As with the PEONY algorithm,10 QAdmissions includes age, deprivation, prior emergency admission and medications (eg, antidepressants, antipsychotics and analgesics) and these were all significantly associated with an increased risk of emergency admission. We found similar interactions between these variables and age with higher risks in younger patients, which diminished with increasing age. We have included many more emergency admissions in the derivation sample (265 573 events rather than 6793); more up-to-date data (2010–2011 rather than 1999–2004), which is important given the rise in emergency admission rates over the last 10 years. In contrast to PEONY, QAdmissions has been modelled using a more ethnically diverse population and includes morbidity in addition to prescribed medication. Apart from prior hospital admissions, all of the variables in the model are derived from the primary care record.

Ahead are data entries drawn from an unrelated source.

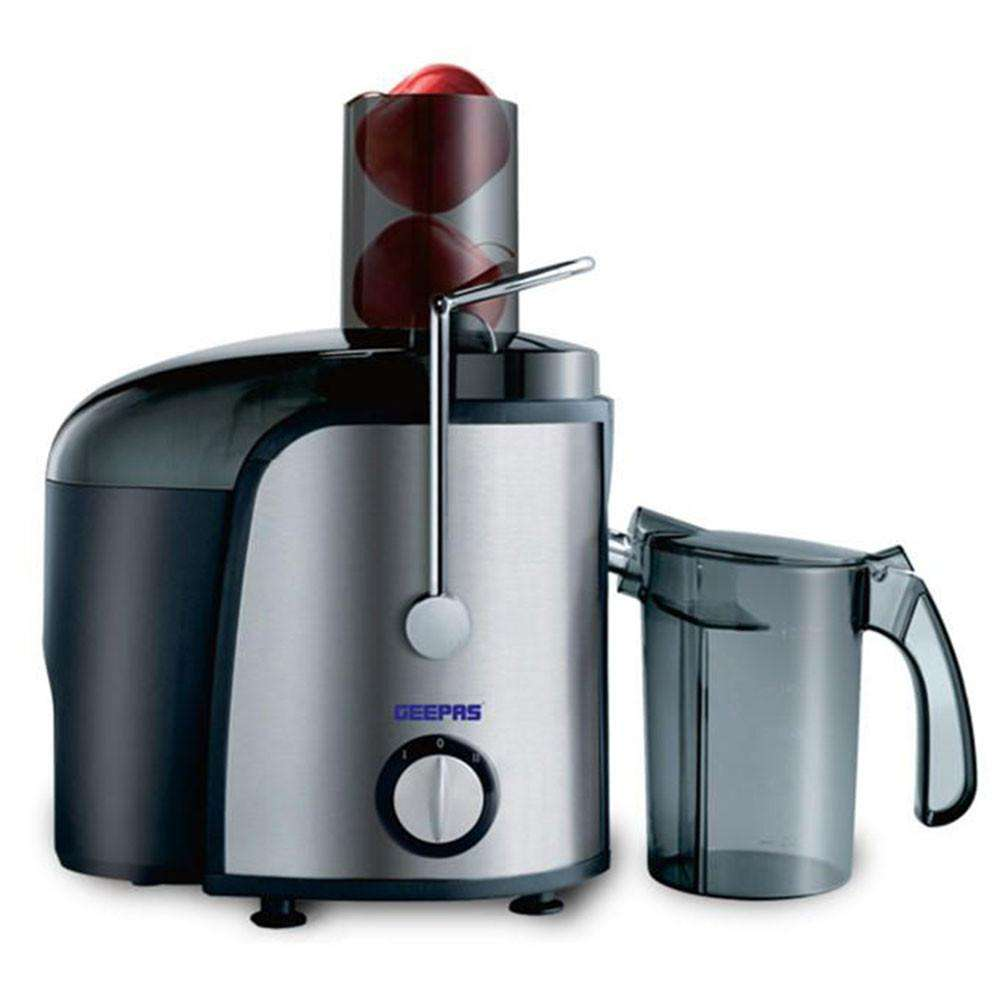 Geepas Juicer & Extractor with Safety Lock - Black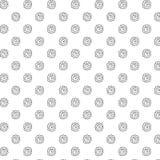 Teste padrão floral tirado mão/ imagens de stock royalty free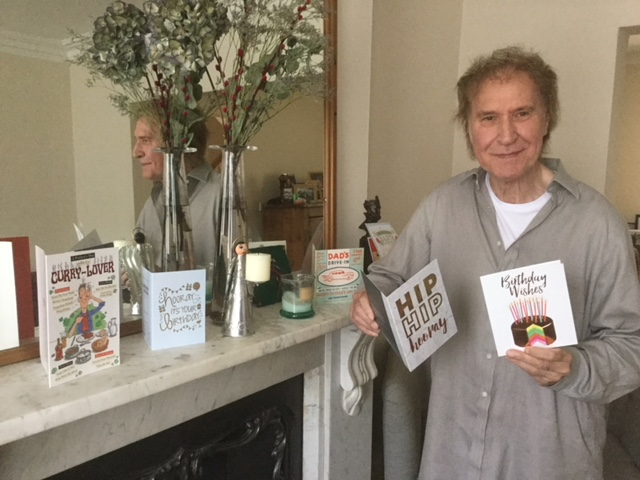 Ray Davies with his birthday cards 2018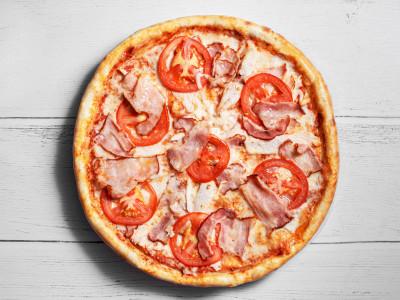 заказать: Пицца - Бьянка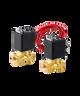 ASCO Series U8356 3-Way Solenoid Valve U8356A018V 24/DC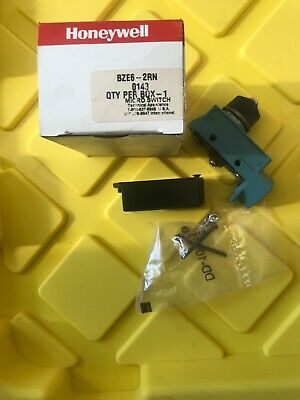 Honeywell Micro Switch Enclosed Limit Switch Bze6-2rn New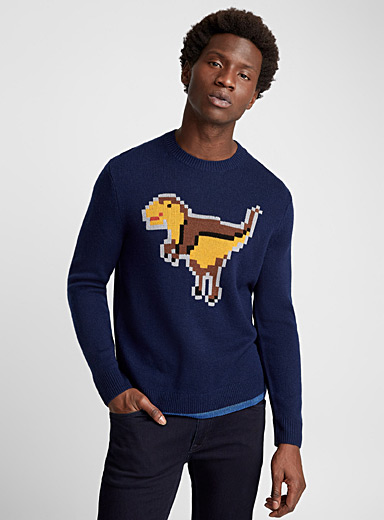Le pull Rexy jacquard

Although not directly comparable because of differences in the samples to which the algorithms can be applied and also the outcomes predicted, the positive predictive value for the top 1% of patients at highest risk was higher for QAdmissions (73%) than PEONY (59%), although the sensitivity was similar (7% vs 8%). Our ROC value of 0.77 is comparable to the value of 0.79 reported in the validation cohort of PEONY and significantly higher than the 0.69 reported by the authors of the PARR score4 and the 0.70 for PARR-30.26 Our ROC value is also significantly higher than that reported by Donze et al (0.71), although their risk prediction model was designed to identify patients at high risk of 30 day readmission to hospital, which is an outcome different from the one in our study.27

We have not provided definite comment on the threshold of absolute risk that should be used for intervention, as that would require cost-effectiveness analyses which are outside the scope of this study. We have, however, provided analyses using a range of thresholds of risk, which can be used to help inform future analyses. Sensitivity is important as it is a measure of how well the algorithm performs in finding cases that might be suitable for intervention. If the risk threshold is set too high, then the sensitivity will be low and a large number of patients with emergency admission will be ‘missed’ by the algorithm. Conversely, a high-risk threshold is likely to result in a better positive predictive value, which means a higher proportion of those identified are likely to go on to have an emergency admission. So there is a balance to be struck between the sensitivity and positive predictive value of the score, which depends on the risk threshold selected, resources available and likely effectiveness of the interventions. For example, if the top 1% of patients at highest risk are targeted, then patients with an estimated absolute risk of admission of greater than 69% will be identified. This will have a good positive predictive value (73%) but a low sensitivity (7%). If the top 10% of patients at highest risk are identified, the sensitivity at this threshold will be 39% and the positive predictive value will be 42%. However, more patients will require assessment, so the costs of the intervention will be higher.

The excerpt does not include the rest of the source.